In deciding a § 1404(a) transfer motion, courts typically “must evaluate both the convenience of the parties and various public-interest considerations,” and decide “whether, on balance, a transfer would serve the convenience of the parties and witnesses and otherwise promote the interest of justice.” Atl. Marine, 571 U.S. at 6263 (quotations omitted). When the transfer motion is based on a valid forum-selection clause between the parties, the analysis changes: the plaintiff's choice of forum holds no weight, the parties' private interests are immaterial, and the proposed court's familiarity with the law that must govern the action is no longer relevant since those rules would not follow the transferred case. Id. at 63-65. “When the parties have agreed to a valid forum-selection clause, a district court should ordinarily transfer the case to the forum specified in that clause. Only under extraordinary circumstances unrelated to the convenience of the parties should a § 1404(a) motion be denied.” Id. at 62.

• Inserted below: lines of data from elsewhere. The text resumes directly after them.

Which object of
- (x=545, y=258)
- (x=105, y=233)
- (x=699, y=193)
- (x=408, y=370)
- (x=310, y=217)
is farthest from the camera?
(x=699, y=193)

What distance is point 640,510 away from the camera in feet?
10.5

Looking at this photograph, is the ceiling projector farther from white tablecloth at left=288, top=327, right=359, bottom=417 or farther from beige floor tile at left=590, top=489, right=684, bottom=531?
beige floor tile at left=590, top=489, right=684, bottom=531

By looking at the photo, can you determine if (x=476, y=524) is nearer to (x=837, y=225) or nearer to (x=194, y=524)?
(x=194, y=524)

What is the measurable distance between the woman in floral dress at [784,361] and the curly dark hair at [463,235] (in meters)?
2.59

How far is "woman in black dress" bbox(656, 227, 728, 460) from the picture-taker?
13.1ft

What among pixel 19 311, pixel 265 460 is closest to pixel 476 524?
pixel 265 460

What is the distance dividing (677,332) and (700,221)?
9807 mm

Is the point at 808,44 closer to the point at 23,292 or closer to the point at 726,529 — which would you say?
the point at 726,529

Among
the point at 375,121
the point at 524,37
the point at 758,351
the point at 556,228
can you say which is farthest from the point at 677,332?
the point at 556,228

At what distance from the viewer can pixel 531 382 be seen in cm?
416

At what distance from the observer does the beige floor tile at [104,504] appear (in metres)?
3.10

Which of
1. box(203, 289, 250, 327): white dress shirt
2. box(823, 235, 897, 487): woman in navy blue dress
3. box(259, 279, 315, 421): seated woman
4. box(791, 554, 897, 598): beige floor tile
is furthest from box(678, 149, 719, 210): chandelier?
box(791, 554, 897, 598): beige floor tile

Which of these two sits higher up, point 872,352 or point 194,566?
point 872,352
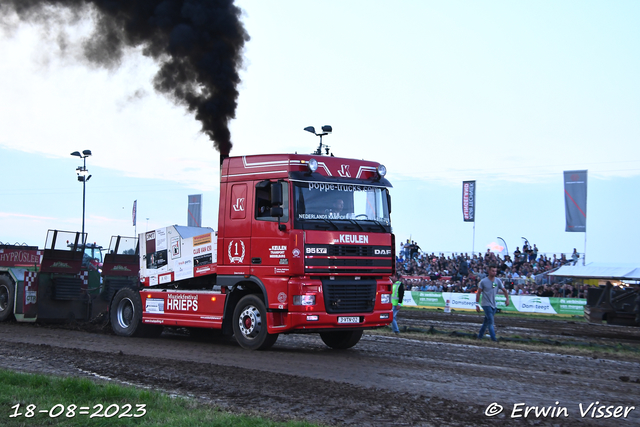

Thandi's arguments are focused on this forum's inconvenience to her and her witnesses. [8] at 14-15; [17] at 4-5. She also briefly argues that she has a claim against Alma Lasers' manager and that he is a necessary party to the lawsuit, but he cannot be joined in this forum for lack of jurisdiction. [17] at 5. But “[w]hen parties agree to a forum-selection clause, they waive the right to challenge the preselected forum as inconvenient or less convenient for themselves or their witnesses, or for their pursuit of the litigation. A court accordingly must deem the private-interest factors to weigh entirely in favor of the preselected forum.” Atl. Marine, 571 U.S. at 64. Thandi presents no public-interest considerations or extraordinary circumstances that would warrant transfer away from the parties' preselected forum. Her motion for § 1404(a) transfer is denied.
III. Conclusion
Alma Lasers' motion to strike, [13], is granted in part, denied in part. Thandi's motions to dismiss, to transfer venue, to strike, and request for attorney's fees are denied. [8]; [17].